Impulse invariance maps analog filter impulse response to digital by sampling: h[n] = T·ha(nT). This preserves the shape of the analog response at sample times but introduces aliasing if the analog filter is not sufficiently bandlimited. Unlike bilinear transform, it does not preserve stability for poles outside the left half-plane.

Explainer

From your study of the Laplace transform, you know how to design analog filters — Butterworth, Chebyshev — specified by poles in the s-plane. From the z-transform, you know how to analyze discrete-time systems. Impulse invariance is one bridge between these two worlds: it constructs a digital filter whose behavior deliberately mimics a known analog prototype, starting from the analog impulse response.

The method begins by expanding the analog transfer function H_a(s) into partial fractions: H_a(s) = Σ A_k / (s − s_k). Each term corresponds to a decaying exponential in the time domain: h_a(t) = Σ A_k e^(s_k t) u(t). Impulse invariance samples this continuous impulse response at intervals T to define the digital impulse response: h[n] = T · h_a(nT) = T · Σ A_k e^(s_k nT) u[n]. Taking the z-transform of each term gives H(z) = T · Σ A_k / (1 − e^(s_k T) z^{-1}). This is the key mapping rule: each analog pole at s = s_k becomes a digital pole at z = e^(s_k T). Poles in the left half s-plane (where Re(s_k) < 0) map to poles inside the unit circle (where |e^(s_k T)| < 1), preserving stability. The frequency axis maps as ω_digital = Ω_analog × T — digital frequencies are a scaled version of analog frequencies, with no warping.

Given records
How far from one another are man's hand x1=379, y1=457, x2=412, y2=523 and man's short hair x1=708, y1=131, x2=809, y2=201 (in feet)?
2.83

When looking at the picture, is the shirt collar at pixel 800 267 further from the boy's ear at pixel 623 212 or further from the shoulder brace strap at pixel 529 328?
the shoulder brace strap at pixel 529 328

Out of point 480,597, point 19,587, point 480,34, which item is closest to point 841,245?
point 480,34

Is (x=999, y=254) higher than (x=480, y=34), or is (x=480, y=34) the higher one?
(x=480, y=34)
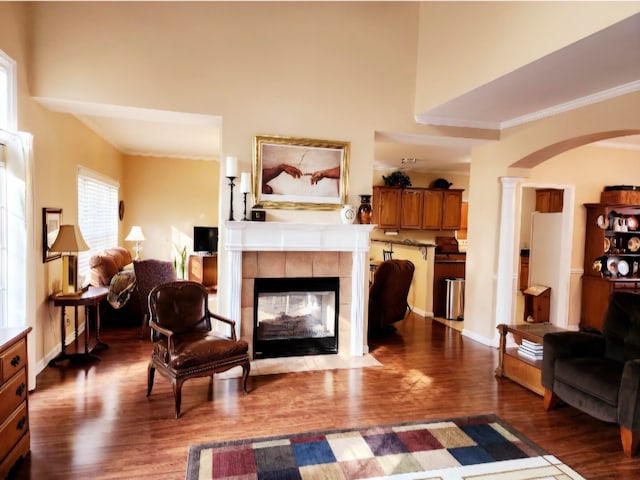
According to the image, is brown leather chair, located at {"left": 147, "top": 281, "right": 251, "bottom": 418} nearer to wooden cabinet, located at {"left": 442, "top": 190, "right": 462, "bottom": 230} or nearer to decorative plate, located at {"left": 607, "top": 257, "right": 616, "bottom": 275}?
decorative plate, located at {"left": 607, "top": 257, "right": 616, "bottom": 275}

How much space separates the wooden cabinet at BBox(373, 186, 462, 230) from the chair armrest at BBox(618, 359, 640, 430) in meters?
5.62

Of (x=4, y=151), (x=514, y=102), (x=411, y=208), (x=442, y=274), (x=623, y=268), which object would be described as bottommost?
(x=442, y=274)

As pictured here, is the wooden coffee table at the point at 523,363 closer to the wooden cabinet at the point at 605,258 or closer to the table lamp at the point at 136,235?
the wooden cabinet at the point at 605,258

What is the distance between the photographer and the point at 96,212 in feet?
19.6

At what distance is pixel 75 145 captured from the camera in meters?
4.73

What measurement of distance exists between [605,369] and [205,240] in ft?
21.2

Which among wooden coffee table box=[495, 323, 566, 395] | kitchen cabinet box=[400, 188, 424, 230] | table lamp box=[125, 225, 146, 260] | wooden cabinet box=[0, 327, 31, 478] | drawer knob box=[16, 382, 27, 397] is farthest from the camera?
kitchen cabinet box=[400, 188, 424, 230]

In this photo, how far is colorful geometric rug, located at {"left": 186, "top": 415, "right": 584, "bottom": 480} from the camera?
91.6 inches

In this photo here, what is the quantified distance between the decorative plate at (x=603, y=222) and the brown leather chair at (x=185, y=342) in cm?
512

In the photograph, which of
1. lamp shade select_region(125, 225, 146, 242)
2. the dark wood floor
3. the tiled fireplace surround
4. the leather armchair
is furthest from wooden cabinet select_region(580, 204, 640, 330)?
lamp shade select_region(125, 225, 146, 242)

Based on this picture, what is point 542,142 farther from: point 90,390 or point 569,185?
point 90,390

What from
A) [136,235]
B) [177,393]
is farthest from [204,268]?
[177,393]

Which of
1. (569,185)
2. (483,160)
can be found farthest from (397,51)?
(569,185)

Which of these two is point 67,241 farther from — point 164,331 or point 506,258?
point 506,258
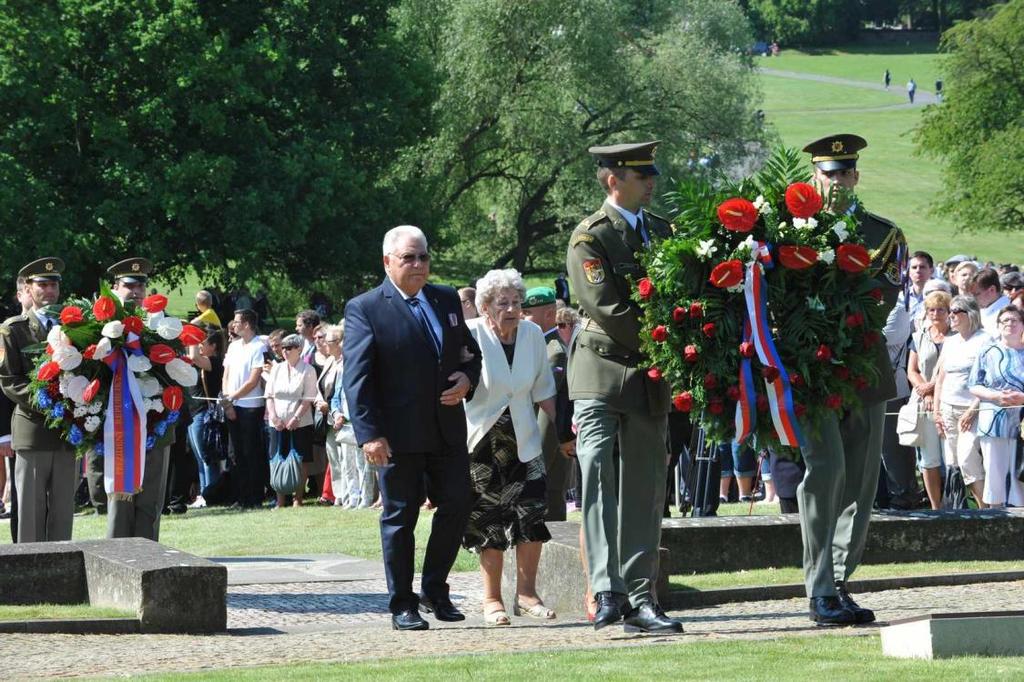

Required actions
[A] Can you extract the part of the impulse invariance explainer between "Impulse invariance maps" and "analog impulse response.", inclusive, word for word?
[B] Would you turn the records from the line containing "Which of these" through the end of the records, both included, into a numbered list, omitting blank lines and the pictures?

Answers to the exercises
[A]
Impulse invariance maps analog filter impulse response to digital by sampling: h[n] = T·ha(nT). This preserves the shape of the analog response at sample times but introduces aliasing if the analog filter is not sufficiently bandlimited. Unlike bilinear transform, it does not preserve stability for poles outside the left half-plane.

Explainer

From your study of the Laplace transform, you know how to design analog filters — Butterworth, Chebyshev — specified by poles in the s-plane. From the z-transform, you know how to analyze discrete-time systems. Impulse invariance is one bridge between these two worlds: it constructs a digital filter whose behavior deliberately mimics a known analog prototype, starting from the analog impulse response.

[B]
1. Which of these two is point 67,241 farther from — point 164,331 or point 506,258?
2. point 506,258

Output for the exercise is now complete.